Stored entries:
>>>>>

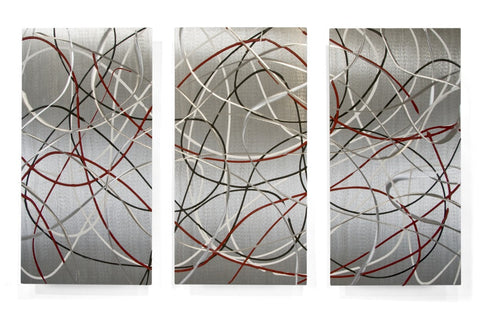 Inner Workings Abstract Wall Hanging Set of 3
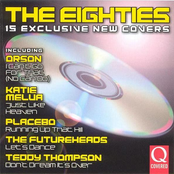 Q Covered - The Eighties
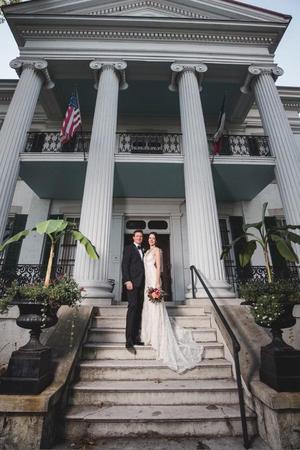 Chatillon-DeMenil Mansion wedding St. Louis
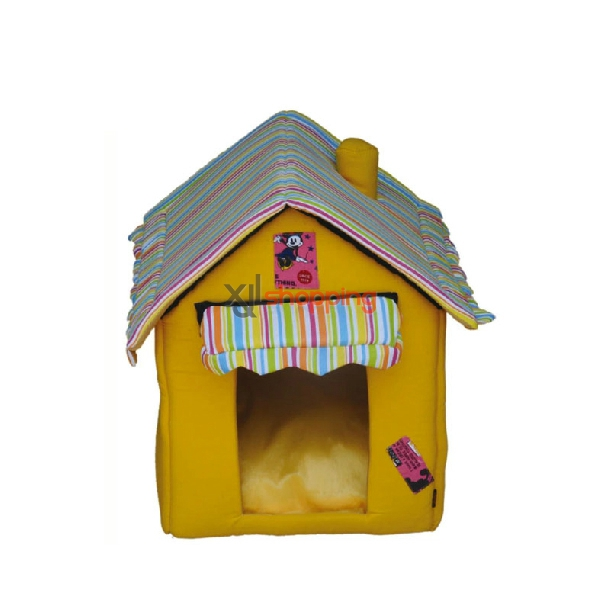Winter pet tents [pet-waterloo-pad-07] - $30.00 : XJLshopping!, Wholesale! Best online shopping here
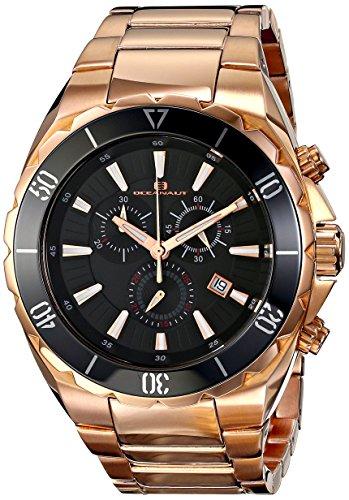 Oceanaut Mens OC5126 Seville Analoge Anzeige Quartz Rose Gold Watch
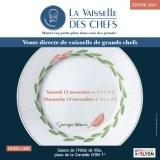La Vaisselle des Chefs Lyon, édition 2021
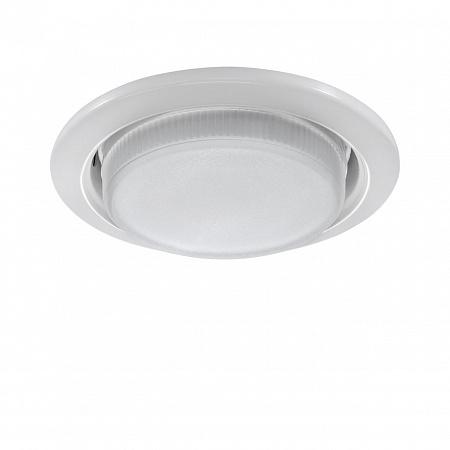 Встраиваемый светильник Lightstar Tablet 212110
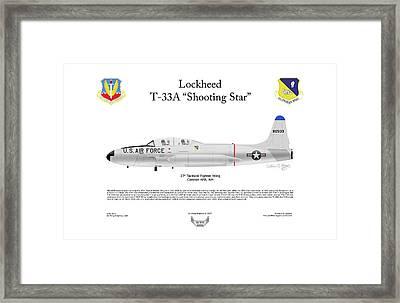 Lockheed T-33a Shooting Star Framed Print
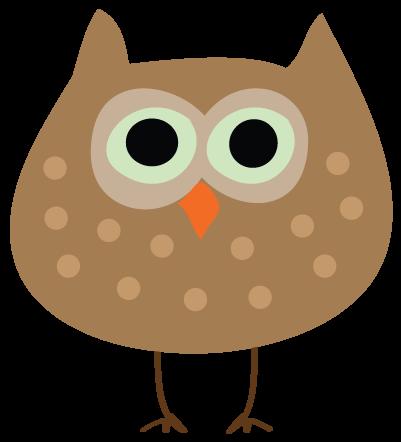 Owlet clipart transparent background Owl party clipart collection pumpkin
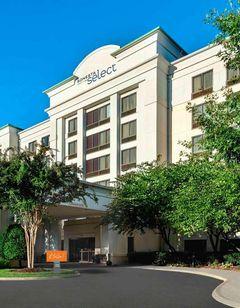 Sonesta Select Nashville Airport Suites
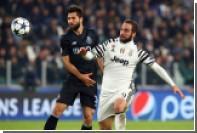 «Ювентус» и «Лестер» вышли в четвертьфинал Лиги чемпионов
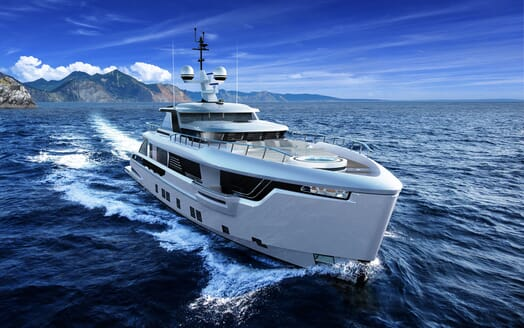Motor Yacht DYNAMIQ G350 Underway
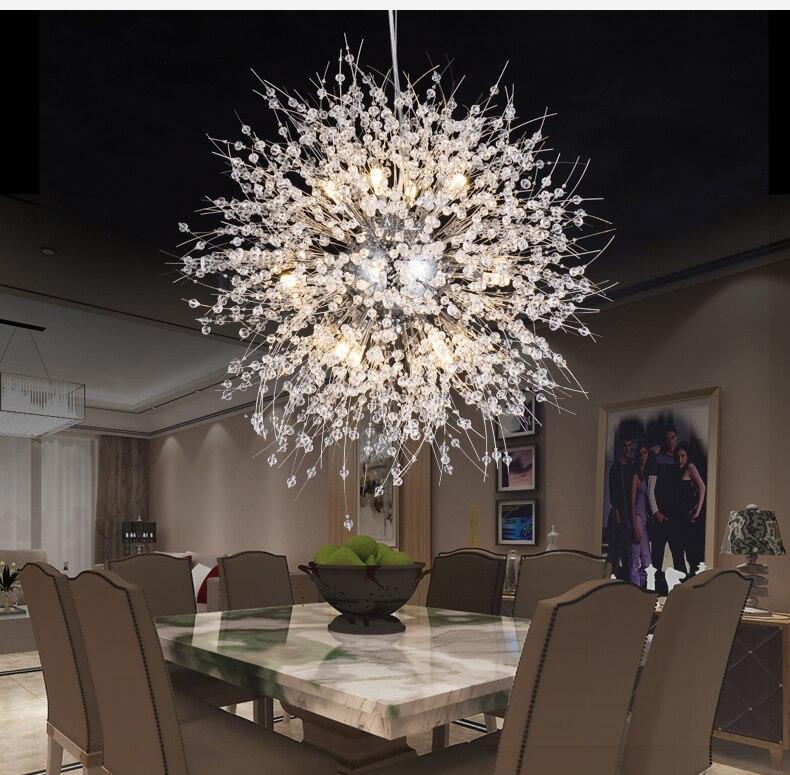 Lustres de Cristal moderna Iluminação Lustre de Cristal Lâmpada LED Lustres De Cristal Pingente Pendurado Luz Restaurante Lâmpada de Luz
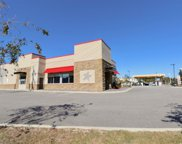 1250 Highway 544, Conway image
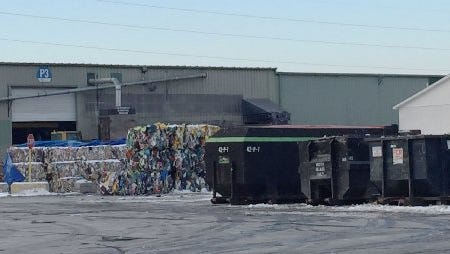 The body of a newborn baby was found at ReCommunity Recycling, 30165 Groesbeck, in Roseville, on Jan. 14, 2015, among recyclable materials.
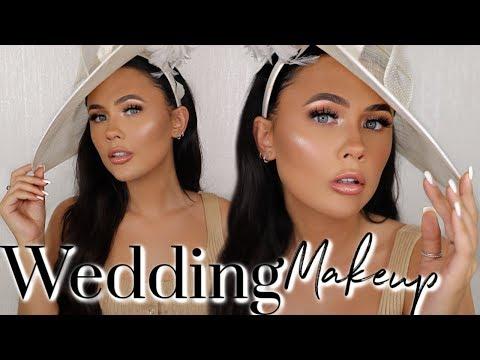 Ultimate Bride/Guest Wedding Makeup | ItsSabrina thumbnail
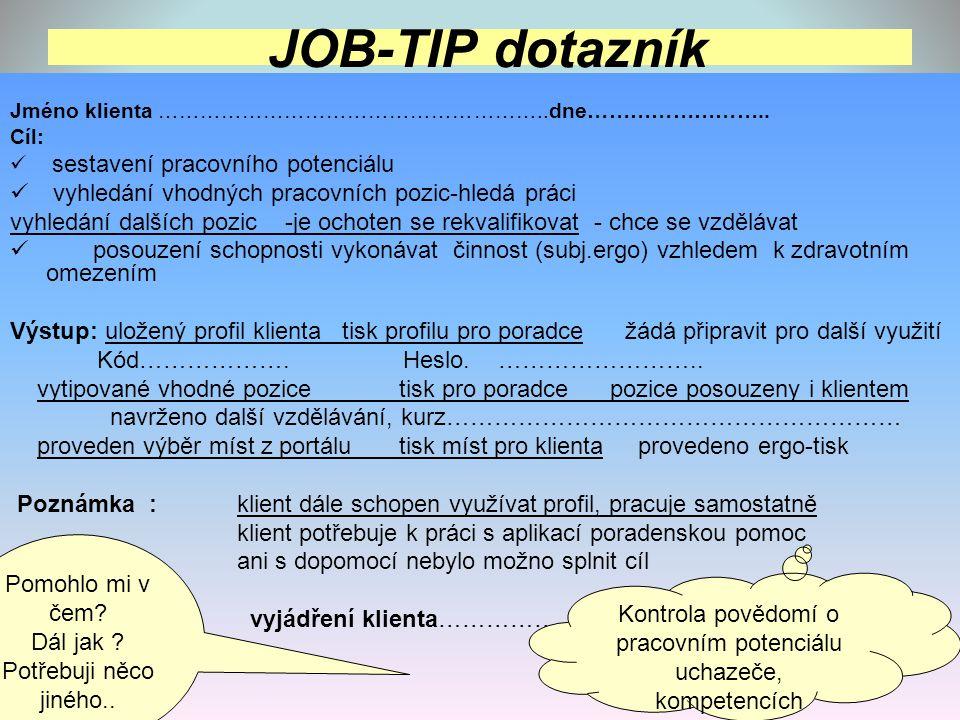 Kontrola povědomí o pracovním potenciálu uchazeče, kompetencích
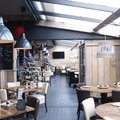 Foto van Eigeweis! in De Koog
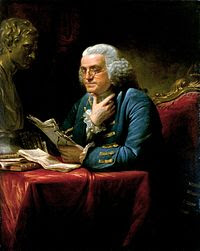 Benjamin Franklin by David Martin, 1767 Wikipedia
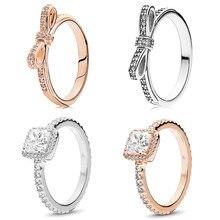 Cor de ouro rosa anel cintilante arco nó empilhável anel fino micro pave clear cz para mulher casal presente jóias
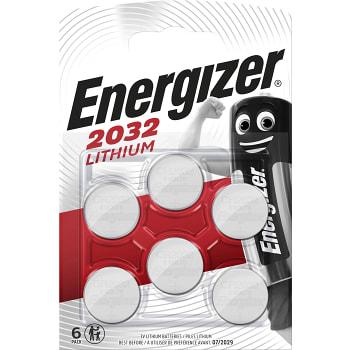 Knappcell CR2032 3V 6-p Energizer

<<<<<

**What to produce**
What is needed is an exact copy of the lines from the beginning of the data through the line containing "1250 Highway 544, Conway image", both included, without any pictures.

**Output of the exercise**
 Inner Workings Abstract Wall Hanging Set of 3
 Q Covered - The Eighties
 Chatillon-DeMenil Mansion wedding St. Louis
Winter pet tents [pet-waterloo-pad-07] - $30.00 : XJLshopping!, Wholesale! Best online shopping here
 Oceanaut Mens OC5126 Seville Analoge Anzeige Quartz Rose Gold Watch
La Vaisselle des Chefs Lyon, édition 2021
 Встраиваемый светильник Lightstar Tablet 212110
 Lockheed T-33a Shooting Star Framed Print
 Owlet clipart transparent background Owl party clipart collection pumpkin
 Sonesta Select Nashville Airport Suites
 «Ювентус» и «Лестер» вышли в четвертьфинал Лиги чемпионов
Motor Yacht DYNAMIQ G350 Underway
 Lustres de Cristal moderna Iluminação Lustre de Cristal Lâmpada LED Lustres De Cristal Pingente Pendurado Luz Restaurante Lâmpada de Luz
 1250 Highway 544, Conway image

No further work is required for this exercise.